The BRN horticulture team met Alex White of Rezpiral at the 2019 Agave Heritage Festival in Tucson and felt that our missions are deeply aligned in that we both seek to support people and landscapes through the uplifting and supporting cultures of land stewardship that also provide viable livlihoods centered on land-based activities. We know that the fates of wild agave species and the creatures that depend on them, including the migratory Lesser Long-Nosed Bat, are deeply tied to how humans relate to this magnificent plant and how we navigate the current “boom” cycle caused by mezcal and bacanora’s explosive arrival to the global capitalist market. Rezpiral works at a very local level, in the heart of Agave land, to offer a model of how the ancient practice of agave spirit production can both thrive and be prouced in a way that doesn’t exploit the land or the people who have maintained this practice for generations. One of the ways they do this is through their “Amigos del Maguey y la Biodiversidad” project, which is a nursery on ejido land (land that was redistributed after the Mexican Revolution to be collectively owned and managed for farming) that produces agaves of twenty plus varieties from seed both collected and sourced from a community of producers. The seeds are sown directly into ground beds, spaced out once they germinate and begin to crowd each other, then transplanted into the fields of various mezcaleros in the Rezpiral community. This keeps genetic diversity in the stock of mezcaleros to make the crop more resilient in response to catastrophic events that could potentially decimate a crop of agave produced solely by clonal “pups’. Plus, using seed requires ensuring that agave plants flower and are pollinated, which supports the nectar feeing bats. Rezpiral has also experimented with an agroforestry approach to planting agaves in which the young agaves from the nursery are transplanted into a field that has not been clear cut or leveled so that there is a mixture of agave species growing amongst trees and shrubs as they would in the natural landscapes surrounding the agricultural lands.
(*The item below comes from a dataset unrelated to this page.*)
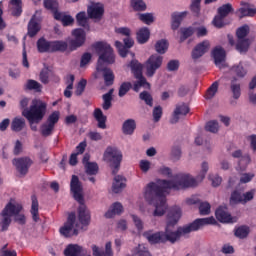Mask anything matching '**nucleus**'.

Rezpiral has created a few beautiful literary tools about mezcal and agave production in the unique context of Oaxaca. BRN picked up one if these booklets called “Vivero Amigos Del Maguey Y La Biodiversidad” at the Agave Heritage Festival last year. The BRN horticulture team was inspired by the booklet that lays out an easily replicable model for growing agaves from seed and describes the first phase of Rezpiral’s experiments with starting a nursery and planting with an agroforestry approach. BRN has been approached numerous times by various groups interested in learning how to start up nurseries for growing agaves in the US/Mexico borderlands, so we have realized that there is demand for workshops and a printed resource that details seed collection, propagation and planting methods that can provide an iterative framework for restoration practitioners, land managers, and spirit producers, that can be adjusted to fit the contexts and needs of the grower.  With support from Mountain Rose Herbs and Bat Conservation International, the Native Plant Materials program will be developing a set of bilingual regional regional guide books, inspired by Rezpiral’s guide and building on their momentum, for growing agaves with a restoration focus but that can be used by any interested folks. Perin’s visit to Oaxaca was so inspiring for kickstarting this work, and provided so much food for thought regarding ecological work that must also navigate the social cultural and political worlds. BRN looks forward to working more with Rezpiral in the future!